**Instrução escrita**
No trecho selecionado, reescreva em forma de lista o parágrafo que começa com "A primeira onda das migrações" e conserve seus fatos principais.

**Trecho selecionado**
--------------------------------
Na primeira parte da viagem, Koblenz a Constança, o trem percorreu a linha de fronteira entre o antigo Império Romano e os territórios dominados pelos povos germânicos. Logo no começo do século I depois de Cristo, mais exatamente no ano 9, o poder de conquista dos romanos teve o seu avanço sobre a margem direita do Reno, definitivamente sustado com a derrota na batalha da floresta de Teutoburgo. As legiões romanas sob o comando de Varo foram destroçadas pelos guerreiros germânicos de Armínio. A história de vida do vencedor merece um breve comentário. Nasceu como príncipe na tribo dos Cherusci ou Cheruscos uma tribo germânica que dominava parte das florestas nas planícies do noroeste da Alemanha. Como criança foi sequestrado pelos romanos e educado como romano, sendo como jovem incorporado no exército onde conseguiu subir na hierarquia até o posto de tribuno. Revoltado com o tratamento dos romanos dado aos Cheruscos, arregimentou-os e atraiu Varo com três legiões para o terreno acidentado e coberta de um floresta hostil em Teutoburgo, familiar aos seus guerreiros. Depois de derrotar Varo com suas legiões o limite entre o Império Romano e a Germânia foi acertado como sendo o Reno. Acontece que há dois ou mais séculos fermentava em toda Germânia uma inquietude crescente que terminaria desencadeando as migrações dos povos entre século IV e IX redesenhando não só geograficamente a Europa, como principalmente o perfil cultural e étnico com a “romanização” da “germanidade” e vice versa a “germanização” da “romanidade”, somada à “cristianização” de ambas e implicitamente também a “helenização” da romanidade e cristandade e vice-versa. Em outras palavras neste contexto gestaram-se e consolidaram-se em linhas gerais os fundamentos da Cultura Ocidental.

A primeira onda das migrações dos povos germânicos a que nos referimos acima foi protagonizada ainda no primeiro século antes de Cristo, pelos Cimbros e Teutões. Procedentes da Jutlândia (atual Dinamarca) terminaram ocupando boa parte do norte da Itália. As guerras dos invasores contra a República Romana estenderam-se de 113 a 101 AC. Com a derrota tanto dos Cimbros quanto dos Teutões terminaram por fixar-se nos vales das encostas sul dos Alpes.
--------------------------------
**Registros fornecidos**

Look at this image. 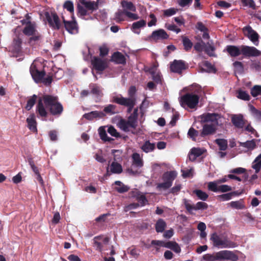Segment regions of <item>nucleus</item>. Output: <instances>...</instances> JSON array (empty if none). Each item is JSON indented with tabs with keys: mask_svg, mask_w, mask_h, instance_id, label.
<instances>
[{
	"mask_svg": "<svg viewBox=\"0 0 261 261\" xmlns=\"http://www.w3.org/2000/svg\"><path fill=\"white\" fill-rule=\"evenodd\" d=\"M63 109L62 105L58 102L57 97L49 95L40 97L36 106V112L42 117L47 116V110L53 115H60Z\"/></svg>",
	"mask_w": 261,
	"mask_h": 261,
	"instance_id": "f257e3e1",
	"label": "nucleus"
},
{
	"mask_svg": "<svg viewBox=\"0 0 261 261\" xmlns=\"http://www.w3.org/2000/svg\"><path fill=\"white\" fill-rule=\"evenodd\" d=\"M221 117L216 113H205L197 117L201 123L204 124L200 133V136L204 137L215 133L217 127L220 125Z\"/></svg>",
	"mask_w": 261,
	"mask_h": 261,
	"instance_id": "f03ea898",
	"label": "nucleus"
},
{
	"mask_svg": "<svg viewBox=\"0 0 261 261\" xmlns=\"http://www.w3.org/2000/svg\"><path fill=\"white\" fill-rule=\"evenodd\" d=\"M136 91L135 87H130L128 91V97H124L120 94L114 93L111 96V101L127 107L128 112H130L136 105Z\"/></svg>",
	"mask_w": 261,
	"mask_h": 261,
	"instance_id": "7ed1b4c3",
	"label": "nucleus"
},
{
	"mask_svg": "<svg viewBox=\"0 0 261 261\" xmlns=\"http://www.w3.org/2000/svg\"><path fill=\"white\" fill-rule=\"evenodd\" d=\"M81 3L84 7L81 6H78L77 15L79 17L86 20L93 19L94 17L91 16V14L98 9V2L83 0Z\"/></svg>",
	"mask_w": 261,
	"mask_h": 261,
	"instance_id": "20e7f679",
	"label": "nucleus"
},
{
	"mask_svg": "<svg viewBox=\"0 0 261 261\" xmlns=\"http://www.w3.org/2000/svg\"><path fill=\"white\" fill-rule=\"evenodd\" d=\"M210 240L213 246L218 248H230L236 247V244L223 234H218L216 232L212 233Z\"/></svg>",
	"mask_w": 261,
	"mask_h": 261,
	"instance_id": "39448f33",
	"label": "nucleus"
},
{
	"mask_svg": "<svg viewBox=\"0 0 261 261\" xmlns=\"http://www.w3.org/2000/svg\"><path fill=\"white\" fill-rule=\"evenodd\" d=\"M137 109H135L127 120L121 119L118 123V126L125 132L132 131L133 133H134L132 129H135L137 126Z\"/></svg>",
	"mask_w": 261,
	"mask_h": 261,
	"instance_id": "423d86ee",
	"label": "nucleus"
},
{
	"mask_svg": "<svg viewBox=\"0 0 261 261\" xmlns=\"http://www.w3.org/2000/svg\"><path fill=\"white\" fill-rule=\"evenodd\" d=\"M199 99V96L195 94L187 93L180 98L179 101L182 107L187 106L189 108L193 109L197 105Z\"/></svg>",
	"mask_w": 261,
	"mask_h": 261,
	"instance_id": "0eeeda50",
	"label": "nucleus"
},
{
	"mask_svg": "<svg viewBox=\"0 0 261 261\" xmlns=\"http://www.w3.org/2000/svg\"><path fill=\"white\" fill-rule=\"evenodd\" d=\"M183 203L185 208L190 214H193V211L204 210L208 207L207 204L204 202H198L194 205L192 203L191 200L184 199Z\"/></svg>",
	"mask_w": 261,
	"mask_h": 261,
	"instance_id": "6e6552de",
	"label": "nucleus"
},
{
	"mask_svg": "<svg viewBox=\"0 0 261 261\" xmlns=\"http://www.w3.org/2000/svg\"><path fill=\"white\" fill-rule=\"evenodd\" d=\"M243 32L244 35L253 43L255 45H258L259 43V35L250 25H247L243 28Z\"/></svg>",
	"mask_w": 261,
	"mask_h": 261,
	"instance_id": "1a4fd4ad",
	"label": "nucleus"
},
{
	"mask_svg": "<svg viewBox=\"0 0 261 261\" xmlns=\"http://www.w3.org/2000/svg\"><path fill=\"white\" fill-rule=\"evenodd\" d=\"M45 16L50 27L57 30L60 28L61 23L58 16L55 12H45Z\"/></svg>",
	"mask_w": 261,
	"mask_h": 261,
	"instance_id": "9d476101",
	"label": "nucleus"
},
{
	"mask_svg": "<svg viewBox=\"0 0 261 261\" xmlns=\"http://www.w3.org/2000/svg\"><path fill=\"white\" fill-rule=\"evenodd\" d=\"M109 241L108 237H95L93 239V247L96 250L101 252L105 250V246L108 244Z\"/></svg>",
	"mask_w": 261,
	"mask_h": 261,
	"instance_id": "9b49d317",
	"label": "nucleus"
},
{
	"mask_svg": "<svg viewBox=\"0 0 261 261\" xmlns=\"http://www.w3.org/2000/svg\"><path fill=\"white\" fill-rule=\"evenodd\" d=\"M216 257L218 260L224 261L231 260L236 261L238 259L237 256L232 251L229 250H222L216 252Z\"/></svg>",
	"mask_w": 261,
	"mask_h": 261,
	"instance_id": "f8f14e48",
	"label": "nucleus"
},
{
	"mask_svg": "<svg viewBox=\"0 0 261 261\" xmlns=\"http://www.w3.org/2000/svg\"><path fill=\"white\" fill-rule=\"evenodd\" d=\"M93 67L98 71H102L108 66V60L98 57H94L91 60Z\"/></svg>",
	"mask_w": 261,
	"mask_h": 261,
	"instance_id": "ddd939ff",
	"label": "nucleus"
},
{
	"mask_svg": "<svg viewBox=\"0 0 261 261\" xmlns=\"http://www.w3.org/2000/svg\"><path fill=\"white\" fill-rule=\"evenodd\" d=\"M241 50L242 54L245 57H258L261 55V51L253 46L241 45Z\"/></svg>",
	"mask_w": 261,
	"mask_h": 261,
	"instance_id": "4468645a",
	"label": "nucleus"
},
{
	"mask_svg": "<svg viewBox=\"0 0 261 261\" xmlns=\"http://www.w3.org/2000/svg\"><path fill=\"white\" fill-rule=\"evenodd\" d=\"M30 73L33 79L36 83L40 82L42 80V78L45 75V72L38 70L36 68V66L34 64H32L31 65Z\"/></svg>",
	"mask_w": 261,
	"mask_h": 261,
	"instance_id": "2eb2a0df",
	"label": "nucleus"
},
{
	"mask_svg": "<svg viewBox=\"0 0 261 261\" xmlns=\"http://www.w3.org/2000/svg\"><path fill=\"white\" fill-rule=\"evenodd\" d=\"M186 68L185 63L182 61L174 60L171 64V70L175 73H180Z\"/></svg>",
	"mask_w": 261,
	"mask_h": 261,
	"instance_id": "dca6fc26",
	"label": "nucleus"
},
{
	"mask_svg": "<svg viewBox=\"0 0 261 261\" xmlns=\"http://www.w3.org/2000/svg\"><path fill=\"white\" fill-rule=\"evenodd\" d=\"M132 165L136 168H140L143 166L144 162L143 160V155H141L139 153L135 152L132 155Z\"/></svg>",
	"mask_w": 261,
	"mask_h": 261,
	"instance_id": "f3484780",
	"label": "nucleus"
},
{
	"mask_svg": "<svg viewBox=\"0 0 261 261\" xmlns=\"http://www.w3.org/2000/svg\"><path fill=\"white\" fill-rule=\"evenodd\" d=\"M168 37V35L164 30L159 29L153 31L151 34L150 38L153 40L158 41L159 40L167 39Z\"/></svg>",
	"mask_w": 261,
	"mask_h": 261,
	"instance_id": "a211bd4d",
	"label": "nucleus"
},
{
	"mask_svg": "<svg viewBox=\"0 0 261 261\" xmlns=\"http://www.w3.org/2000/svg\"><path fill=\"white\" fill-rule=\"evenodd\" d=\"M252 168L255 170V174L252 175L251 178L252 179H255L257 178L256 174L259 172L261 168V153L255 158L252 163Z\"/></svg>",
	"mask_w": 261,
	"mask_h": 261,
	"instance_id": "6ab92c4d",
	"label": "nucleus"
},
{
--------------------------------
**Resposta abaixo**
- Protagonistas: Cimbros e Teutões, na primeira onda das migrações dos povos germânicos.
- Época: primeiro século antes de Cristo.
- Origem: Jutlândia (atual Dinamarca).
- Ocupação: boa parte do norte da Itália.
- Guerras contra a República Romana: de 113 a 101 a.C.
- Desfecho: derrotados, fixaram-se nos vales das encostas sul dos Alpes.